Corn Higher for Second Day, but Exports Weigh on Soybeans: Cattle See Recovery Rally

Grains lean higher except soybeans with an up day in cattle and hogs. Jeff Hoogendoorn, Professional Ag Marketing, has analysis.

Grains and livestock lean higher except soybeans on Thursday.

Corn sees follow through buying after bouncing off key support Wednesday and closes above the 40-day moving average. Jeff Hoogendoorn, Professional Ag Marketing, says that technical action was impressive to him. “The corn market acts like it wants to build off that but I am a little concerned about corn getting back to the top end of the range.”

Corn has been having trouble getting above and closing above a stiffer 50-day resistance area on the charts and is looking for fresh bullish news to keep moving higher.

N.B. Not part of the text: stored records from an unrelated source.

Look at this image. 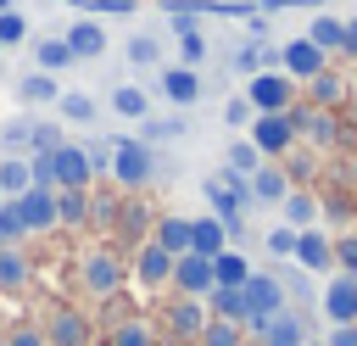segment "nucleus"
<instances>
[{
    "instance_id": "obj_6",
    "label": "nucleus",
    "mask_w": 357,
    "mask_h": 346,
    "mask_svg": "<svg viewBox=\"0 0 357 346\" xmlns=\"http://www.w3.org/2000/svg\"><path fill=\"white\" fill-rule=\"evenodd\" d=\"M78 279H84V290H89V296H117V290H123V279H128V268H123V257H117V251L95 246V251H84Z\"/></svg>"
},
{
    "instance_id": "obj_7",
    "label": "nucleus",
    "mask_w": 357,
    "mask_h": 346,
    "mask_svg": "<svg viewBox=\"0 0 357 346\" xmlns=\"http://www.w3.org/2000/svg\"><path fill=\"white\" fill-rule=\"evenodd\" d=\"M245 140H251L268 162H279V156L296 145V123H290V112H257L251 128H245Z\"/></svg>"
},
{
    "instance_id": "obj_11",
    "label": "nucleus",
    "mask_w": 357,
    "mask_h": 346,
    "mask_svg": "<svg viewBox=\"0 0 357 346\" xmlns=\"http://www.w3.org/2000/svg\"><path fill=\"white\" fill-rule=\"evenodd\" d=\"M178 296H195V301H206L212 296V257H201V251H184V257H173V279H167Z\"/></svg>"
},
{
    "instance_id": "obj_26",
    "label": "nucleus",
    "mask_w": 357,
    "mask_h": 346,
    "mask_svg": "<svg viewBox=\"0 0 357 346\" xmlns=\"http://www.w3.org/2000/svg\"><path fill=\"white\" fill-rule=\"evenodd\" d=\"M206 313H212V318H229V324H245V318H251V307H245V285H240V290H234V285H212Z\"/></svg>"
},
{
    "instance_id": "obj_34",
    "label": "nucleus",
    "mask_w": 357,
    "mask_h": 346,
    "mask_svg": "<svg viewBox=\"0 0 357 346\" xmlns=\"http://www.w3.org/2000/svg\"><path fill=\"white\" fill-rule=\"evenodd\" d=\"M0 190L6 195H22V190H33V156H0Z\"/></svg>"
},
{
    "instance_id": "obj_56",
    "label": "nucleus",
    "mask_w": 357,
    "mask_h": 346,
    "mask_svg": "<svg viewBox=\"0 0 357 346\" xmlns=\"http://www.w3.org/2000/svg\"><path fill=\"white\" fill-rule=\"evenodd\" d=\"M73 6H78V0H73Z\"/></svg>"
},
{
    "instance_id": "obj_54",
    "label": "nucleus",
    "mask_w": 357,
    "mask_h": 346,
    "mask_svg": "<svg viewBox=\"0 0 357 346\" xmlns=\"http://www.w3.org/2000/svg\"><path fill=\"white\" fill-rule=\"evenodd\" d=\"M251 6H273V0H251Z\"/></svg>"
},
{
    "instance_id": "obj_5",
    "label": "nucleus",
    "mask_w": 357,
    "mask_h": 346,
    "mask_svg": "<svg viewBox=\"0 0 357 346\" xmlns=\"http://www.w3.org/2000/svg\"><path fill=\"white\" fill-rule=\"evenodd\" d=\"M39 156V151H33ZM45 162H50V190H89V179H95V167H89V151L84 145H56V151H45Z\"/></svg>"
},
{
    "instance_id": "obj_12",
    "label": "nucleus",
    "mask_w": 357,
    "mask_h": 346,
    "mask_svg": "<svg viewBox=\"0 0 357 346\" xmlns=\"http://www.w3.org/2000/svg\"><path fill=\"white\" fill-rule=\"evenodd\" d=\"M318 307L329 324H357V273H329V285L318 290Z\"/></svg>"
},
{
    "instance_id": "obj_14",
    "label": "nucleus",
    "mask_w": 357,
    "mask_h": 346,
    "mask_svg": "<svg viewBox=\"0 0 357 346\" xmlns=\"http://www.w3.org/2000/svg\"><path fill=\"white\" fill-rule=\"evenodd\" d=\"M45 346H89V318L78 307H56L45 318Z\"/></svg>"
},
{
    "instance_id": "obj_10",
    "label": "nucleus",
    "mask_w": 357,
    "mask_h": 346,
    "mask_svg": "<svg viewBox=\"0 0 357 346\" xmlns=\"http://www.w3.org/2000/svg\"><path fill=\"white\" fill-rule=\"evenodd\" d=\"M11 201H17L28 234H50V229L61 223V206H56V190H50V184H33V190H22V195H11Z\"/></svg>"
},
{
    "instance_id": "obj_31",
    "label": "nucleus",
    "mask_w": 357,
    "mask_h": 346,
    "mask_svg": "<svg viewBox=\"0 0 357 346\" xmlns=\"http://www.w3.org/2000/svg\"><path fill=\"white\" fill-rule=\"evenodd\" d=\"M184 134H190L184 112H167V117H156V112H151V117L139 123V140H145V145H167V140H184Z\"/></svg>"
},
{
    "instance_id": "obj_24",
    "label": "nucleus",
    "mask_w": 357,
    "mask_h": 346,
    "mask_svg": "<svg viewBox=\"0 0 357 346\" xmlns=\"http://www.w3.org/2000/svg\"><path fill=\"white\" fill-rule=\"evenodd\" d=\"M78 56H73V45L61 39V33H45V39H33V67L39 73H67Z\"/></svg>"
},
{
    "instance_id": "obj_25",
    "label": "nucleus",
    "mask_w": 357,
    "mask_h": 346,
    "mask_svg": "<svg viewBox=\"0 0 357 346\" xmlns=\"http://www.w3.org/2000/svg\"><path fill=\"white\" fill-rule=\"evenodd\" d=\"M56 112H61V123H73V128H89V123L100 117V100H95L89 89H61Z\"/></svg>"
},
{
    "instance_id": "obj_23",
    "label": "nucleus",
    "mask_w": 357,
    "mask_h": 346,
    "mask_svg": "<svg viewBox=\"0 0 357 346\" xmlns=\"http://www.w3.org/2000/svg\"><path fill=\"white\" fill-rule=\"evenodd\" d=\"M307 39L318 45V50H346V17H335V11H312V22H307Z\"/></svg>"
},
{
    "instance_id": "obj_22",
    "label": "nucleus",
    "mask_w": 357,
    "mask_h": 346,
    "mask_svg": "<svg viewBox=\"0 0 357 346\" xmlns=\"http://www.w3.org/2000/svg\"><path fill=\"white\" fill-rule=\"evenodd\" d=\"M206 318H212V313H206L195 296H178V301H173V313H167V329H173L178 340H195V335L206 329Z\"/></svg>"
},
{
    "instance_id": "obj_30",
    "label": "nucleus",
    "mask_w": 357,
    "mask_h": 346,
    "mask_svg": "<svg viewBox=\"0 0 357 346\" xmlns=\"http://www.w3.org/2000/svg\"><path fill=\"white\" fill-rule=\"evenodd\" d=\"M251 273H257V268H251V257H245V251H234V246H223V251L212 257V279H218V285H234V290H240Z\"/></svg>"
},
{
    "instance_id": "obj_19",
    "label": "nucleus",
    "mask_w": 357,
    "mask_h": 346,
    "mask_svg": "<svg viewBox=\"0 0 357 346\" xmlns=\"http://www.w3.org/2000/svg\"><path fill=\"white\" fill-rule=\"evenodd\" d=\"M257 335H262V346H307V318L284 307V313H279V318H268Z\"/></svg>"
},
{
    "instance_id": "obj_18",
    "label": "nucleus",
    "mask_w": 357,
    "mask_h": 346,
    "mask_svg": "<svg viewBox=\"0 0 357 346\" xmlns=\"http://www.w3.org/2000/svg\"><path fill=\"white\" fill-rule=\"evenodd\" d=\"M67 45H73V56L78 61H95V56H106V28L95 22V17H78V22H67V33H61Z\"/></svg>"
},
{
    "instance_id": "obj_48",
    "label": "nucleus",
    "mask_w": 357,
    "mask_h": 346,
    "mask_svg": "<svg viewBox=\"0 0 357 346\" xmlns=\"http://www.w3.org/2000/svg\"><path fill=\"white\" fill-rule=\"evenodd\" d=\"M284 296H290V301H312V285H307L301 273H284Z\"/></svg>"
},
{
    "instance_id": "obj_15",
    "label": "nucleus",
    "mask_w": 357,
    "mask_h": 346,
    "mask_svg": "<svg viewBox=\"0 0 357 346\" xmlns=\"http://www.w3.org/2000/svg\"><path fill=\"white\" fill-rule=\"evenodd\" d=\"M134 279H139L145 290H162V285L173 279V251H162L156 240H145V246L134 251Z\"/></svg>"
},
{
    "instance_id": "obj_57",
    "label": "nucleus",
    "mask_w": 357,
    "mask_h": 346,
    "mask_svg": "<svg viewBox=\"0 0 357 346\" xmlns=\"http://www.w3.org/2000/svg\"><path fill=\"white\" fill-rule=\"evenodd\" d=\"M0 346H6V340H0Z\"/></svg>"
},
{
    "instance_id": "obj_52",
    "label": "nucleus",
    "mask_w": 357,
    "mask_h": 346,
    "mask_svg": "<svg viewBox=\"0 0 357 346\" xmlns=\"http://www.w3.org/2000/svg\"><path fill=\"white\" fill-rule=\"evenodd\" d=\"M351 184H357V156H351Z\"/></svg>"
},
{
    "instance_id": "obj_41",
    "label": "nucleus",
    "mask_w": 357,
    "mask_h": 346,
    "mask_svg": "<svg viewBox=\"0 0 357 346\" xmlns=\"http://www.w3.org/2000/svg\"><path fill=\"white\" fill-rule=\"evenodd\" d=\"M296 234H301V229H290V223H273V229L262 234L268 257H296Z\"/></svg>"
},
{
    "instance_id": "obj_28",
    "label": "nucleus",
    "mask_w": 357,
    "mask_h": 346,
    "mask_svg": "<svg viewBox=\"0 0 357 346\" xmlns=\"http://www.w3.org/2000/svg\"><path fill=\"white\" fill-rule=\"evenodd\" d=\"M112 112L128 117V123L139 128V123L151 117V89H139V84H117V89H112Z\"/></svg>"
},
{
    "instance_id": "obj_39",
    "label": "nucleus",
    "mask_w": 357,
    "mask_h": 346,
    "mask_svg": "<svg viewBox=\"0 0 357 346\" xmlns=\"http://www.w3.org/2000/svg\"><path fill=\"white\" fill-rule=\"evenodd\" d=\"M106 346H156V335H151V324L145 318H123L117 329H112V340Z\"/></svg>"
},
{
    "instance_id": "obj_20",
    "label": "nucleus",
    "mask_w": 357,
    "mask_h": 346,
    "mask_svg": "<svg viewBox=\"0 0 357 346\" xmlns=\"http://www.w3.org/2000/svg\"><path fill=\"white\" fill-rule=\"evenodd\" d=\"M162 56H167L162 33H128V45H123V61H128L134 73H145V67H167Z\"/></svg>"
},
{
    "instance_id": "obj_46",
    "label": "nucleus",
    "mask_w": 357,
    "mask_h": 346,
    "mask_svg": "<svg viewBox=\"0 0 357 346\" xmlns=\"http://www.w3.org/2000/svg\"><path fill=\"white\" fill-rule=\"evenodd\" d=\"M56 145H67V140H61V123H45V117H39V123H33V151H56Z\"/></svg>"
},
{
    "instance_id": "obj_21",
    "label": "nucleus",
    "mask_w": 357,
    "mask_h": 346,
    "mask_svg": "<svg viewBox=\"0 0 357 346\" xmlns=\"http://www.w3.org/2000/svg\"><path fill=\"white\" fill-rule=\"evenodd\" d=\"M223 246H229V223H223V218H212V212H206V218H190V251L218 257Z\"/></svg>"
},
{
    "instance_id": "obj_13",
    "label": "nucleus",
    "mask_w": 357,
    "mask_h": 346,
    "mask_svg": "<svg viewBox=\"0 0 357 346\" xmlns=\"http://www.w3.org/2000/svg\"><path fill=\"white\" fill-rule=\"evenodd\" d=\"M301 273H335V240L312 223V229H301L296 234V257H290Z\"/></svg>"
},
{
    "instance_id": "obj_1",
    "label": "nucleus",
    "mask_w": 357,
    "mask_h": 346,
    "mask_svg": "<svg viewBox=\"0 0 357 346\" xmlns=\"http://www.w3.org/2000/svg\"><path fill=\"white\" fill-rule=\"evenodd\" d=\"M112 179L123 190H145L156 179V145H145V140H112Z\"/></svg>"
},
{
    "instance_id": "obj_43",
    "label": "nucleus",
    "mask_w": 357,
    "mask_h": 346,
    "mask_svg": "<svg viewBox=\"0 0 357 346\" xmlns=\"http://www.w3.org/2000/svg\"><path fill=\"white\" fill-rule=\"evenodd\" d=\"M22 234H28V229H22V212H17V201L6 195V201H0V246H17Z\"/></svg>"
},
{
    "instance_id": "obj_27",
    "label": "nucleus",
    "mask_w": 357,
    "mask_h": 346,
    "mask_svg": "<svg viewBox=\"0 0 357 346\" xmlns=\"http://www.w3.org/2000/svg\"><path fill=\"white\" fill-rule=\"evenodd\" d=\"M346 89H351V84H346L335 67H324L318 78H307V100H312V106H324V112H335V106L346 100Z\"/></svg>"
},
{
    "instance_id": "obj_29",
    "label": "nucleus",
    "mask_w": 357,
    "mask_h": 346,
    "mask_svg": "<svg viewBox=\"0 0 357 346\" xmlns=\"http://www.w3.org/2000/svg\"><path fill=\"white\" fill-rule=\"evenodd\" d=\"M279 212H284V223H290V229H312V223L324 218V201H318L312 190H290Z\"/></svg>"
},
{
    "instance_id": "obj_53",
    "label": "nucleus",
    "mask_w": 357,
    "mask_h": 346,
    "mask_svg": "<svg viewBox=\"0 0 357 346\" xmlns=\"http://www.w3.org/2000/svg\"><path fill=\"white\" fill-rule=\"evenodd\" d=\"M0 11H11V0H0Z\"/></svg>"
},
{
    "instance_id": "obj_35",
    "label": "nucleus",
    "mask_w": 357,
    "mask_h": 346,
    "mask_svg": "<svg viewBox=\"0 0 357 346\" xmlns=\"http://www.w3.org/2000/svg\"><path fill=\"white\" fill-rule=\"evenodd\" d=\"M229 61H234V73L251 78V73H262V67H279V45H257V39H251V45H240Z\"/></svg>"
},
{
    "instance_id": "obj_17",
    "label": "nucleus",
    "mask_w": 357,
    "mask_h": 346,
    "mask_svg": "<svg viewBox=\"0 0 357 346\" xmlns=\"http://www.w3.org/2000/svg\"><path fill=\"white\" fill-rule=\"evenodd\" d=\"M11 95L33 112V106H56V100H61V84H56V73H39V67H33V73H22V78L11 84Z\"/></svg>"
},
{
    "instance_id": "obj_44",
    "label": "nucleus",
    "mask_w": 357,
    "mask_h": 346,
    "mask_svg": "<svg viewBox=\"0 0 357 346\" xmlns=\"http://www.w3.org/2000/svg\"><path fill=\"white\" fill-rule=\"evenodd\" d=\"M251 117H257V106H251L245 95H229V100H223V123H229V128H240V134H245V128H251Z\"/></svg>"
},
{
    "instance_id": "obj_36",
    "label": "nucleus",
    "mask_w": 357,
    "mask_h": 346,
    "mask_svg": "<svg viewBox=\"0 0 357 346\" xmlns=\"http://www.w3.org/2000/svg\"><path fill=\"white\" fill-rule=\"evenodd\" d=\"M33 123H39V117H28V112L11 117V123H0V145H6L11 156H33Z\"/></svg>"
},
{
    "instance_id": "obj_16",
    "label": "nucleus",
    "mask_w": 357,
    "mask_h": 346,
    "mask_svg": "<svg viewBox=\"0 0 357 346\" xmlns=\"http://www.w3.org/2000/svg\"><path fill=\"white\" fill-rule=\"evenodd\" d=\"M245 184H251V201H262V206H284V195L296 190V184H290V173H284L279 162H262Z\"/></svg>"
},
{
    "instance_id": "obj_4",
    "label": "nucleus",
    "mask_w": 357,
    "mask_h": 346,
    "mask_svg": "<svg viewBox=\"0 0 357 346\" xmlns=\"http://www.w3.org/2000/svg\"><path fill=\"white\" fill-rule=\"evenodd\" d=\"M245 100H251L257 112H290V106H296V78L279 73V67H262V73L245 78Z\"/></svg>"
},
{
    "instance_id": "obj_2",
    "label": "nucleus",
    "mask_w": 357,
    "mask_h": 346,
    "mask_svg": "<svg viewBox=\"0 0 357 346\" xmlns=\"http://www.w3.org/2000/svg\"><path fill=\"white\" fill-rule=\"evenodd\" d=\"M201 195H206V206H212V218H223L229 229H240V212H245V201H251V184L240 179V173H206L201 179Z\"/></svg>"
},
{
    "instance_id": "obj_40",
    "label": "nucleus",
    "mask_w": 357,
    "mask_h": 346,
    "mask_svg": "<svg viewBox=\"0 0 357 346\" xmlns=\"http://www.w3.org/2000/svg\"><path fill=\"white\" fill-rule=\"evenodd\" d=\"M56 206H61V223H84L89 218V190H56Z\"/></svg>"
},
{
    "instance_id": "obj_37",
    "label": "nucleus",
    "mask_w": 357,
    "mask_h": 346,
    "mask_svg": "<svg viewBox=\"0 0 357 346\" xmlns=\"http://www.w3.org/2000/svg\"><path fill=\"white\" fill-rule=\"evenodd\" d=\"M195 346H245V324H229V318H206V329L195 335Z\"/></svg>"
},
{
    "instance_id": "obj_55",
    "label": "nucleus",
    "mask_w": 357,
    "mask_h": 346,
    "mask_svg": "<svg viewBox=\"0 0 357 346\" xmlns=\"http://www.w3.org/2000/svg\"><path fill=\"white\" fill-rule=\"evenodd\" d=\"M0 201H6V190H0Z\"/></svg>"
},
{
    "instance_id": "obj_32",
    "label": "nucleus",
    "mask_w": 357,
    "mask_h": 346,
    "mask_svg": "<svg viewBox=\"0 0 357 346\" xmlns=\"http://www.w3.org/2000/svg\"><path fill=\"white\" fill-rule=\"evenodd\" d=\"M151 240H156L162 251H173V257H184V251H190V218H178V212H167V218H156V229H151Z\"/></svg>"
},
{
    "instance_id": "obj_50",
    "label": "nucleus",
    "mask_w": 357,
    "mask_h": 346,
    "mask_svg": "<svg viewBox=\"0 0 357 346\" xmlns=\"http://www.w3.org/2000/svg\"><path fill=\"white\" fill-rule=\"evenodd\" d=\"M6 346H45V329H11Z\"/></svg>"
},
{
    "instance_id": "obj_49",
    "label": "nucleus",
    "mask_w": 357,
    "mask_h": 346,
    "mask_svg": "<svg viewBox=\"0 0 357 346\" xmlns=\"http://www.w3.org/2000/svg\"><path fill=\"white\" fill-rule=\"evenodd\" d=\"M329 346H357V324H329Z\"/></svg>"
},
{
    "instance_id": "obj_42",
    "label": "nucleus",
    "mask_w": 357,
    "mask_h": 346,
    "mask_svg": "<svg viewBox=\"0 0 357 346\" xmlns=\"http://www.w3.org/2000/svg\"><path fill=\"white\" fill-rule=\"evenodd\" d=\"M28 39V17L11 6V11H0V50H11V45H22Z\"/></svg>"
},
{
    "instance_id": "obj_38",
    "label": "nucleus",
    "mask_w": 357,
    "mask_h": 346,
    "mask_svg": "<svg viewBox=\"0 0 357 346\" xmlns=\"http://www.w3.org/2000/svg\"><path fill=\"white\" fill-rule=\"evenodd\" d=\"M22 279H28L22 251H17V246H0V290H22Z\"/></svg>"
},
{
    "instance_id": "obj_3",
    "label": "nucleus",
    "mask_w": 357,
    "mask_h": 346,
    "mask_svg": "<svg viewBox=\"0 0 357 346\" xmlns=\"http://www.w3.org/2000/svg\"><path fill=\"white\" fill-rule=\"evenodd\" d=\"M245 307H251L245 329L257 335L268 318H279V313L290 307V296H284V279H279V273H251V279H245Z\"/></svg>"
},
{
    "instance_id": "obj_8",
    "label": "nucleus",
    "mask_w": 357,
    "mask_h": 346,
    "mask_svg": "<svg viewBox=\"0 0 357 346\" xmlns=\"http://www.w3.org/2000/svg\"><path fill=\"white\" fill-rule=\"evenodd\" d=\"M324 67H329V50H318L307 33H296V39H284V45H279V73H290L296 84L318 78Z\"/></svg>"
},
{
    "instance_id": "obj_33",
    "label": "nucleus",
    "mask_w": 357,
    "mask_h": 346,
    "mask_svg": "<svg viewBox=\"0 0 357 346\" xmlns=\"http://www.w3.org/2000/svg\"><path fill=\"white\" fill-rule=\"evenodd\" d=\"M262 162H268V156H262V151H257V145H251L245 134L223 145V167H229V173H240V179H251V173H257Z\"/></svg>"
},
{
    "instance_id": "obj_9",
    "label": "nucleus",
    "mask_w": 357,
    "mask_h": 346,
    "mask_svg": "<svg viewBox=\"0 0 357 346\" xmlns=\"http://www.w3.org/2000/svg\"><path fill=\"white\" fill-rule=\"evenodd\" d=\"M156 89H162V100L173 112H190L201 100V73L184 67V61H167V67H156Z\"/></svg>"
},
{
    "instance_id": "obj_47",
    "label": "nucleus",
    "mask_w": 357,
    "mask_h": 346,
    "mask_svg": "<svg viewBox=\"0 0 357 346\" xmlns=\"http://www.w3.org/2000/svg\"><path fill=\"white\" fill-rule=\"evenodd\" d=\"M335 268L340 273H357V234H340L335 240Z\"/></svg>"
},
{
    "instance_id": "obj_51",
    "label": "nucleus",
    "mask_w": 357,
    "mask_h": 346,
    "mask_svg": "<svg viewBox=\"0 0 357 346\" xmlns=\"http://www.w3.org/2000/svg\"><path fill=\"white\" fill-rule=\"evenodd\" d=\"M346 56H357V17L346 22Z\"/></svg>"
},
{
    "instance_id": "obj_45",
    "label": "nucleus",
    "mask_w": 357,
    "mask_h": 346,
    "mask_svg": "<svg viewBox=\"0 0 357 346\" xmlns=\"http://www.w3.org/2000/svg\"><path fill=\"white\" fill-rule=\"evenodd\" d=\"M201 56H206V39L195 33V22H190V28H178V61H184V67H195Z\"/></svg>"
}]
</instances>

Hoogendoorn says weather is the next factor the market will focus on and so far, it looks like it will cooperate to allow farmers to make good planting progress. “I’m afraid that’s going to be a bit on the negative side for the corn market in the short term and make it tough to take out those resistance areas on the chart,” he says.

However, with only 90 million acres of corn being planted by farmers that will make any weather issues more of a supportive catalyst for speculators to buy. So, will the funds stay short in the grain markets heading into the growing season? Hoogendoorn says speculators are not traditionally short ahead of the U.S. crop season. “I think they could cover a bigger portion of that position as you get into the last half of April.”

Soybeans fall on disappointing weekly exports of only 7.1 million bushels and the flash sale of 5.6 mb to Mexico did little to improve price action.

Cattle futures stage a recovery rally as the market is oversold and despite some lower cash trade in the North at $188-$189 live and $297-$298 dressed, down $2 to $3 from last week. Yet he says cash has held together better than expected.

Still, can the futures see further buying amid HPAI headlines and uncertainty? Hoogendoorn says the funds lack confidence in the market which could make sustaining rallies difficult.

And lean hog futures were higher again as they’ve attracted fund buying and June contract through the deferreds are hitting new contract highs, but strong demand is also supportive.